YOUR ASSIGNMENT> Which lines in the listing below contain "level"? Copy each of them.

DATA PROVIDED>
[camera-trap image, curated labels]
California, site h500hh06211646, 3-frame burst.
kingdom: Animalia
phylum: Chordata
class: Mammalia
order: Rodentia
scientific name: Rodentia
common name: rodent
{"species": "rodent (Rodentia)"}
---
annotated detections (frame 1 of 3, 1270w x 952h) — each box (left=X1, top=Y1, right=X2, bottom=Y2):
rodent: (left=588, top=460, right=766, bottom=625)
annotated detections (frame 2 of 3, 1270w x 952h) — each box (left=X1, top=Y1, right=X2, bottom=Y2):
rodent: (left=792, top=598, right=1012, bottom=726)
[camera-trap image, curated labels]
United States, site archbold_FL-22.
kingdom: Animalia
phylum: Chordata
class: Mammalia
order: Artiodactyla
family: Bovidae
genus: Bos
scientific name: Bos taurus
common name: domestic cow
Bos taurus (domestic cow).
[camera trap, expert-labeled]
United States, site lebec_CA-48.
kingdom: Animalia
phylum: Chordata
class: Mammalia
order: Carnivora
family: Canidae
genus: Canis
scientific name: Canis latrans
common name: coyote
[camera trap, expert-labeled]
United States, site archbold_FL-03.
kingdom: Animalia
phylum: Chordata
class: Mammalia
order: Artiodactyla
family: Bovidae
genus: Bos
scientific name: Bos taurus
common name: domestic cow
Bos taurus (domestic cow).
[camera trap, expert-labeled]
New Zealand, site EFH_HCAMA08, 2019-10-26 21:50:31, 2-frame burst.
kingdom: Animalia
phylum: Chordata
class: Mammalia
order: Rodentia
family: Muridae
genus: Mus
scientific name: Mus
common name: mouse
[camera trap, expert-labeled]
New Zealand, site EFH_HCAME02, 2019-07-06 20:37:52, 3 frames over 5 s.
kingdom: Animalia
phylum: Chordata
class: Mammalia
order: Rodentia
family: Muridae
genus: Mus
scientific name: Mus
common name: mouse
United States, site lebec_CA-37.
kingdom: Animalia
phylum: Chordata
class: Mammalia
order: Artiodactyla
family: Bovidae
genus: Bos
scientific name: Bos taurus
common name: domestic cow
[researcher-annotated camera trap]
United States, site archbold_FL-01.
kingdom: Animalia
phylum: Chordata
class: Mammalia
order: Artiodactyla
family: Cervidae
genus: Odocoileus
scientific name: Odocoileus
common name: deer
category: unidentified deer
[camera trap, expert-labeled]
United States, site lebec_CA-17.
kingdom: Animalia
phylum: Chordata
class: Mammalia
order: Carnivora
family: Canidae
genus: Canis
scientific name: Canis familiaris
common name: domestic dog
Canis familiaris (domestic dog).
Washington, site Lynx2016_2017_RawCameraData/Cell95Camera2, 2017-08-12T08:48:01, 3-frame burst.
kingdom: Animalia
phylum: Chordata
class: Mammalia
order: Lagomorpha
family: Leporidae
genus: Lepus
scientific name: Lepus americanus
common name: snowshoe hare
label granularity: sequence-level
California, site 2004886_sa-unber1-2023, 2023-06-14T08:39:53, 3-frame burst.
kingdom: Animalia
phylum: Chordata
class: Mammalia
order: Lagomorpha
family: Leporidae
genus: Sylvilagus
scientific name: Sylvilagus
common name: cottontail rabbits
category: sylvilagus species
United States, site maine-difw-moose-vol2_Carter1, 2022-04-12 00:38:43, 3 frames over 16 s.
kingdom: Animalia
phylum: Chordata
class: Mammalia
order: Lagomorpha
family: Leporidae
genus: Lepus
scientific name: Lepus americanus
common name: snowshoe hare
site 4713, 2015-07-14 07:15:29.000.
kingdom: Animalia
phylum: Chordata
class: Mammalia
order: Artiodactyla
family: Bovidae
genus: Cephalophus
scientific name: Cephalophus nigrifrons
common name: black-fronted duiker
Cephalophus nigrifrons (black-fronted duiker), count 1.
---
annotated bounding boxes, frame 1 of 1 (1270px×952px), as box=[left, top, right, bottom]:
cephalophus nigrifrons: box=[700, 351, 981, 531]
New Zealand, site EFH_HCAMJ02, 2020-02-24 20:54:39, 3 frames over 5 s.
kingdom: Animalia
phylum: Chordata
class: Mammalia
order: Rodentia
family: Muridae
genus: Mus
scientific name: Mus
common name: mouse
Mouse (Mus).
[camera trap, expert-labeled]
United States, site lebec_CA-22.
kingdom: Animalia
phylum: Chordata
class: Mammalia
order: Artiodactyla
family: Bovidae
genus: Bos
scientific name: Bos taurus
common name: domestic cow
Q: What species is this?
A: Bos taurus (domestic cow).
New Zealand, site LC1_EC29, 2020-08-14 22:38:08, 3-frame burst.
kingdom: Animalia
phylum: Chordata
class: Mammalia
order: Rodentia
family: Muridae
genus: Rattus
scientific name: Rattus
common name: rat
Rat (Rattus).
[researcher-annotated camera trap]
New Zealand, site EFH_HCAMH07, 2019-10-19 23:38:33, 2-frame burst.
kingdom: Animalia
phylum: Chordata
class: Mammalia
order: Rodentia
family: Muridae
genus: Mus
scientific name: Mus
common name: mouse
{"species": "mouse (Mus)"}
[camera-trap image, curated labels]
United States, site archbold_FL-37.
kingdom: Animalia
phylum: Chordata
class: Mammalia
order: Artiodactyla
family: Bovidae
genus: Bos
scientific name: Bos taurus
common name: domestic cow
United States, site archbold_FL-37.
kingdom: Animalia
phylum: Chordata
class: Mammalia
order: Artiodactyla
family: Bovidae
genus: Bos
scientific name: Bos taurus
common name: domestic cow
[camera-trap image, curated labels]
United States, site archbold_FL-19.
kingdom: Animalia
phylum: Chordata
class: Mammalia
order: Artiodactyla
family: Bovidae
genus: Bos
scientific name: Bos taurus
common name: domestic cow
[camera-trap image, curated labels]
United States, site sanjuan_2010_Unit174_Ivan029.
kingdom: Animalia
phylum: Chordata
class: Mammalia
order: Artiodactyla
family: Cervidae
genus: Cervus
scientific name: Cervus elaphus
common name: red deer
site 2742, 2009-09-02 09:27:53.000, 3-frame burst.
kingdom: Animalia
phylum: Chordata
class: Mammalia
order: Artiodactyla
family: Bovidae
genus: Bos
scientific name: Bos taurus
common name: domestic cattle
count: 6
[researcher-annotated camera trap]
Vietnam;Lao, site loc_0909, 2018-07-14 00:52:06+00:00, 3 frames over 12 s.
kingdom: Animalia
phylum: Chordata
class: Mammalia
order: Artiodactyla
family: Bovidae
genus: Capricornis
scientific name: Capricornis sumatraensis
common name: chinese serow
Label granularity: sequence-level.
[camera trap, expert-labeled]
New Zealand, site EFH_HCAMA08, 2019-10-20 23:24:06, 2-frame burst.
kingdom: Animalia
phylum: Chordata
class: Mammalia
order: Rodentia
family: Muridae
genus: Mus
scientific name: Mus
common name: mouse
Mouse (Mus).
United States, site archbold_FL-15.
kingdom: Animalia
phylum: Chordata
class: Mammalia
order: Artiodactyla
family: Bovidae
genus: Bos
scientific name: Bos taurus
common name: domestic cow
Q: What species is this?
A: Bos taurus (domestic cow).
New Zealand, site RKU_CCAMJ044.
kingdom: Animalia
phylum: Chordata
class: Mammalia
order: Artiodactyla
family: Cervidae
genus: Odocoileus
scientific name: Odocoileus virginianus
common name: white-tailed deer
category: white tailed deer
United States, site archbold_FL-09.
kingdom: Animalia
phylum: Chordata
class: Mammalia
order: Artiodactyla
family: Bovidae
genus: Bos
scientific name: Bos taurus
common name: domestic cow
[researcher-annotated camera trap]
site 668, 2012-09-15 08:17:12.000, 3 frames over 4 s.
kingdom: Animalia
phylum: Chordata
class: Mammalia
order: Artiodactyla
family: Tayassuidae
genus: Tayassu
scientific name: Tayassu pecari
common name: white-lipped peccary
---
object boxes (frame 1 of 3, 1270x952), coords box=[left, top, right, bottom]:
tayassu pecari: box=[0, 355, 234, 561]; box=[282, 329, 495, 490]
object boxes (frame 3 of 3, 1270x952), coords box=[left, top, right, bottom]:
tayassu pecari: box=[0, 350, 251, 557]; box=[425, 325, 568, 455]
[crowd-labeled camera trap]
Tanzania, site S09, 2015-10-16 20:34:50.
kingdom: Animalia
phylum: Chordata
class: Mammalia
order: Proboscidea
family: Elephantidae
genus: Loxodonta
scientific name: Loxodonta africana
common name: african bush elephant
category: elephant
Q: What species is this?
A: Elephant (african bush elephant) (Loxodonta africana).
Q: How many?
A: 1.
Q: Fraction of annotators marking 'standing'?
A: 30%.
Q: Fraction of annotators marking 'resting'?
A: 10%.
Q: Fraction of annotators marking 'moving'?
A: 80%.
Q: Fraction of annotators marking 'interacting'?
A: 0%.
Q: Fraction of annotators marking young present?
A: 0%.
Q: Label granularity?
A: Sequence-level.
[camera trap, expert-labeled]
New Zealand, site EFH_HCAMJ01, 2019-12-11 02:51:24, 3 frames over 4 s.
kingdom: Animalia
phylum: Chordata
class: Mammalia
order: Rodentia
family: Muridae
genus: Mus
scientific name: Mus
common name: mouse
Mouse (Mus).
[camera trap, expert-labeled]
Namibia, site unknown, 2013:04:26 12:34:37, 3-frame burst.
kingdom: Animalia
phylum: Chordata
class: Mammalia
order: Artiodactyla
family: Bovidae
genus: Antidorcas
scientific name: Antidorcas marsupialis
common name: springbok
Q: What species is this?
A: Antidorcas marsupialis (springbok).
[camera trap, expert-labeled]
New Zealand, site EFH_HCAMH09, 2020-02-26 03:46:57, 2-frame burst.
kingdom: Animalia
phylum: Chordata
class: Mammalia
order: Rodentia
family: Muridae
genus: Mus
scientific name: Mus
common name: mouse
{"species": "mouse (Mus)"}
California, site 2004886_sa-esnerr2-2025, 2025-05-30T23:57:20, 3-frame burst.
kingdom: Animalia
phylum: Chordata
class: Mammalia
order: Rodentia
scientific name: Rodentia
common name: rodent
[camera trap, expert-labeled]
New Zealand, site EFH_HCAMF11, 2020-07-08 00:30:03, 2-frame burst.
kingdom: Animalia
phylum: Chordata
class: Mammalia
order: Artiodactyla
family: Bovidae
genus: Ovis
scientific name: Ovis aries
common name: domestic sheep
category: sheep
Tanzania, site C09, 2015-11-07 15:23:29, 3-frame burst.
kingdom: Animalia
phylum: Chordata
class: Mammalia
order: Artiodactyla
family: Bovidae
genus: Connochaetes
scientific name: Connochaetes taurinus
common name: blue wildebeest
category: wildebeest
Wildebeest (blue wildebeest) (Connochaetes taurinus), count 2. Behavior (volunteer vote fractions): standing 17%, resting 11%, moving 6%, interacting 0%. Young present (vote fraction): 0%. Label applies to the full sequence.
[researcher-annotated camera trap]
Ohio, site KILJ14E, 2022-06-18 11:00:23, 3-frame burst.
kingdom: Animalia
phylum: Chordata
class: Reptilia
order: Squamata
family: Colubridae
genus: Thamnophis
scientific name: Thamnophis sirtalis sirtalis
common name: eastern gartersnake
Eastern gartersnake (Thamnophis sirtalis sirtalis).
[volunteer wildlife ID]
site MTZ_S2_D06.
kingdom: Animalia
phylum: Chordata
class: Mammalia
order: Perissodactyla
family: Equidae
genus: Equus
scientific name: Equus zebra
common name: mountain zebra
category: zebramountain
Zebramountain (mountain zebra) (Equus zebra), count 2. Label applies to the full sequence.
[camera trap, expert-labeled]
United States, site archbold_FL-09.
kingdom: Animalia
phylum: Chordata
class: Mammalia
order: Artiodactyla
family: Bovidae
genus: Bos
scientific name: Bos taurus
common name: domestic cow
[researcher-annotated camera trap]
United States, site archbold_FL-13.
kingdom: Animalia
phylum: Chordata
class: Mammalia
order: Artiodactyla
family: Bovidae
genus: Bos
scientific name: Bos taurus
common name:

RESULT BELOW>
label granularity: sequence-level
Label granularity: sequence-level.
A: Sequence-level.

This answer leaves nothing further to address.